In Henry Huggins' neighborhood Tribute: A sculpture garden in Portland, Ore., honors beloved children's author Beverly Cleary and her classic characters.

Sun Journal

July 08, 1996|By Mark Hyman | Mark Hyman,SUN STAFF

PORTLAND, Ore. -- For nearly five decades, the only place to visit Henry Huggins, children's literature's most famous newspaper-delivery boy, was the shelf of a bookstore or a library.

Now, there's an artful alternative.

Fans of Henry can drop by the Beverly Cleary sculpture garden. In a city park, beside a row of well-worn tennis courts, they can poke Henry's arm, bark at his faithful dog, Ribsy, and wag a disapproving finger at their precocious pal, Ramona Quimby.

The garden is a tribute to Cleary, a longtime Portland resident and one of the world's most beloved children's authors.

Her books for young readers, beginning with "Henry Huggins" in 1950 and including such children's classics as "Ramona the Pest" and "Dear Mr. Henshaw," have sold 75 million copies, in 20 countries in 14 languages.

The sculpture garden is expected to open officially later this month. Committee members will turn on a fountain that squirts water between the life-size bronze statues, which were sculpted by artist Lee Hunt.

The project has been in the planning stages almost 20 years. The past five have been a whirl of activity for a group of local residents devoted to Cleary's work. During that time, they won the author's approval for their idea, enlisted city government support and mounted a national fund-raising campaign that netted $227,000.

Portland residents consider the money well spent.

"The average Portlander reveres Mrs. Cleary," says Doris Kimmel, co-chairman of Friends of Henry and Ramona, the nonprofit organization that raised the money. "She's like a great-aunt.
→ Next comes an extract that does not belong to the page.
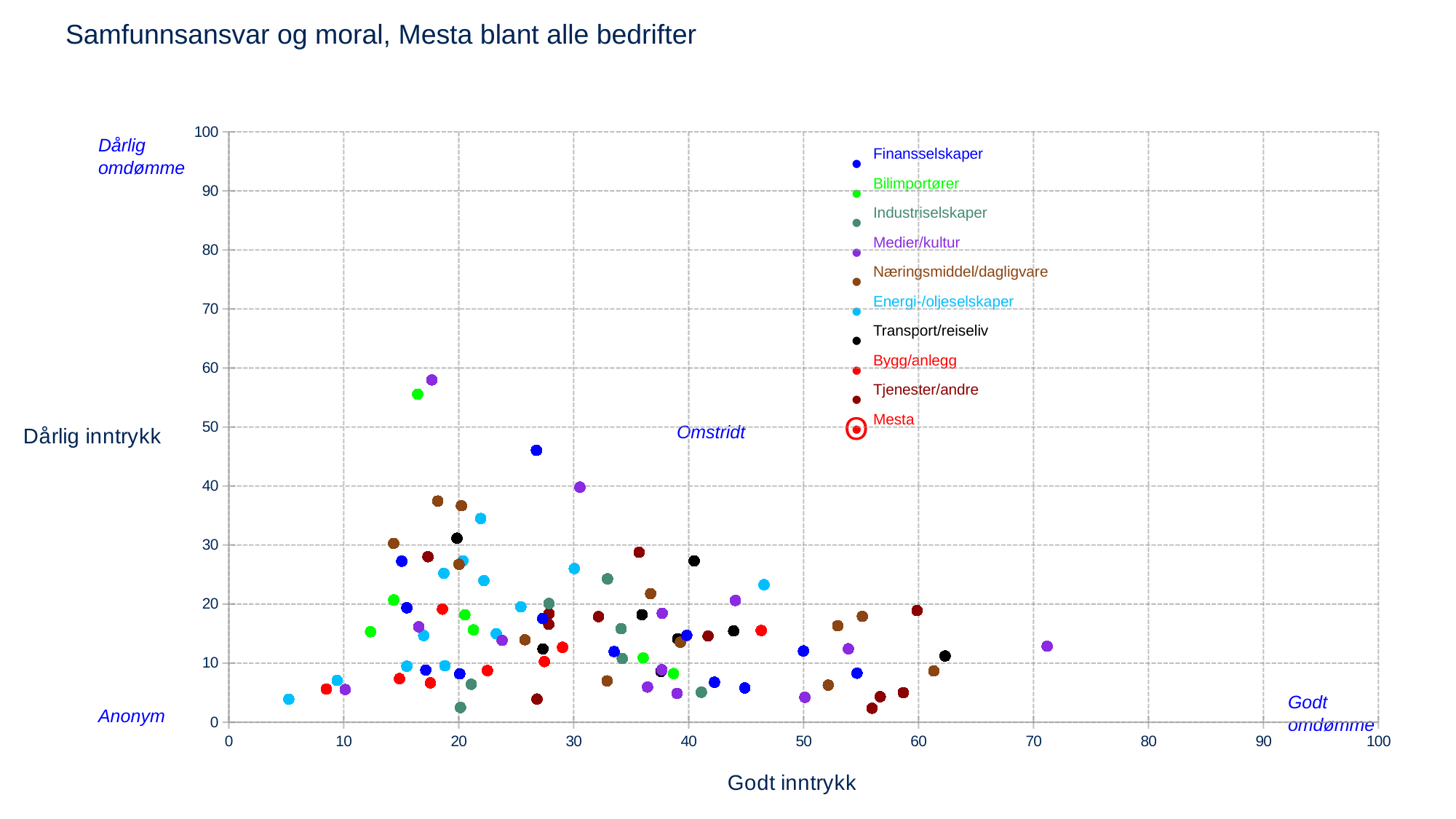
How many entries does the legend list? 10 What is the title of the chart? Samfunnsansvar og moral, Mesta blant alle bedrifter Is the vertical value of the highest Bilimportører point greater or less than 50? greater Which series does the point farthest to the right on the chart belong to? Medier/kultur What kind of chart is shown on the slide? Scatter chart Is the horizontal value of the leftmost point on the chart greater or less than 10? less What is the label of the horizontal axis? Godt inntrykk Which is farther to the right: the rightmost Medier/kultur point or the rightmost Transport/reiseliv point? Medier/kultur Is the vertical value of the highest Finansselskaper point greater or less than 40? greater Which series does the leftmost point on the chart belong to? Energi-/oljeselskaper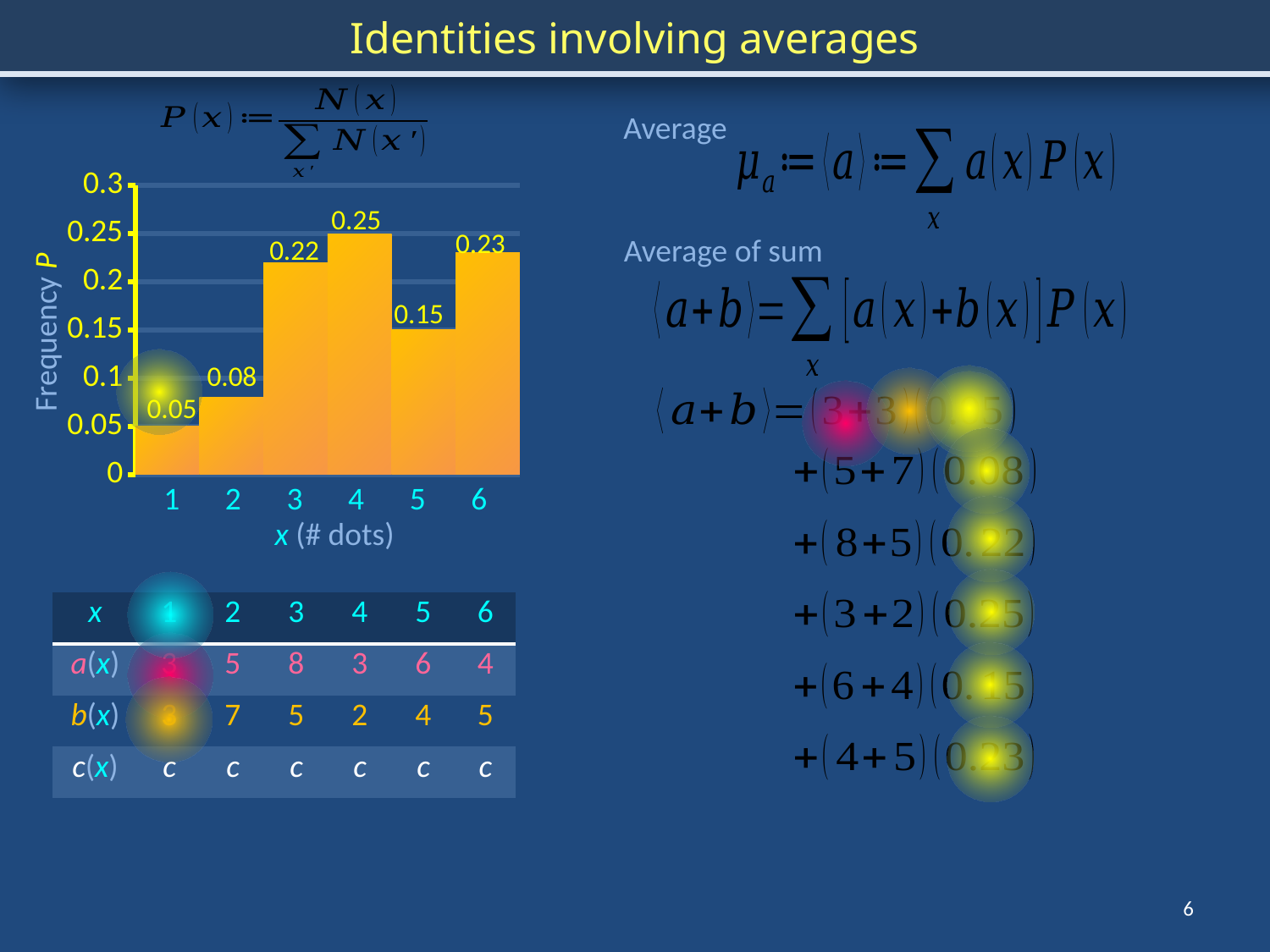
What kind of chart is shown on the slide? bar chart What is the frequency P for x = 5? 0.15 What is the frequency P for x = 3? 0.22 What is the frequency P for x = 1? 0.05 Is the frequency for x = 5 greater or less than 0.2? less Which has a higher frequency P, x = 3 or x = 6? x = 6 Which value of x has the lowest frequency P? 1 How many bars are plotted in the chart? 6 What is the difference between the frequency for x = 4 and the frequency for x = 2? 0.17 What is the label of the y axis of the chart? Frequency P What is the label of the x axis of the chart? x (# dots) Which value of x has the highest frequency P? 4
Her books are so wonderful. For many children, they were the first chapter books they ever read."

Cleary, 80, says she's pleased the garden has become a local gathering place. Her mail tells her that it's also fast becoming a tourist destination.

"I've heard of schools in Oregon that have gone on field trips to see it," she says from her home in Carmel, Calif., where she has been living several years with her husband, Clarence. "I get letters from visitors to Portland who have been there. If it encourages children to read, it's wonderful."

Cleary has proved to be a children's author with staying power. ** Other writers connect with young readers for a while -- Judy Blume in the 1980s and R. L. Stine, whose "Goosebumps" series is the current rage. But Cleary's work is durable. She has never stopped writing. After "Henry Huggins," she turned out a book a year for the next 25, pausing -- for now -- at 39. The books rarely have been out of print and remain strong sellers.

The appeal of Cleary's books is simply explained: She creates believable characters. Then she places them in real, often amusing, situations. Like the time Henry sold night crawlers door-to-door to pay for his friend's football. Or Ramona baked a birthday cake, mixing her favorite doll into the batter.

"Mrs. Cleary gets into the minds of children to an uncanny degree," says Eric A. Kimmel, Doris' husband, who is the author of about three dozen children's books and a former professor of children's literature at Portland State University. "Her books are very funny, but her characters don't necessarily do stupid or silly things.

"It's children trying to cope with the difference between what adults say and what they mean. Or kids figuring out how to solve a problem and maybe not going about it in the wisest or most efficient way."

The idea for a sculpture garden honoring Cleary's characters was hatched by the Kimmels almost 20 years ago.

The couple had recently moved to Portland and were settling into their home on the city's northeast side. One day, Eric Kimmel went out for a walk, hoping to meet a few neighbors and learn street names.

He'd walked several blocks when he came upon a street sign that stopped him. It said, "Klickitat Street."

"I thought, 'I've never been here before, but I know Klickitat Street. Why do I know Klickitat Street?'

"All of a sudden it came to me: 'For Pete's sake, Henry Huggins lives on Klickitat Street.' "

The Kimmels learned that they had moved into the neighborhood of tidy, wood-frame houses where Cleary grew up in the '20s and '30s. In her books, they discovered dozens of references to the streets, schools and other landmarks.

"I was astonished," Eric Kimmel says. "It was all right there. I'd moved to Henry Huggins' neighborhood and never realized it."

The Kimmels began to discuss a tribute to Cleary and her books. Eric Kimmel mentioned the idea to his students, inviting them to join with him in launching a campaign to honor Cleary.

One student accepted, and the project was off and running.

Over the next decade, the group's biggest challenge was raising money. Foundations and corporate givers chipped in $90,000, but most of the money came in small donations from across the country.

Maxine Behling, a retired schoolteacher in Maryland, sent a donation after learning about the project at a convention for librarians.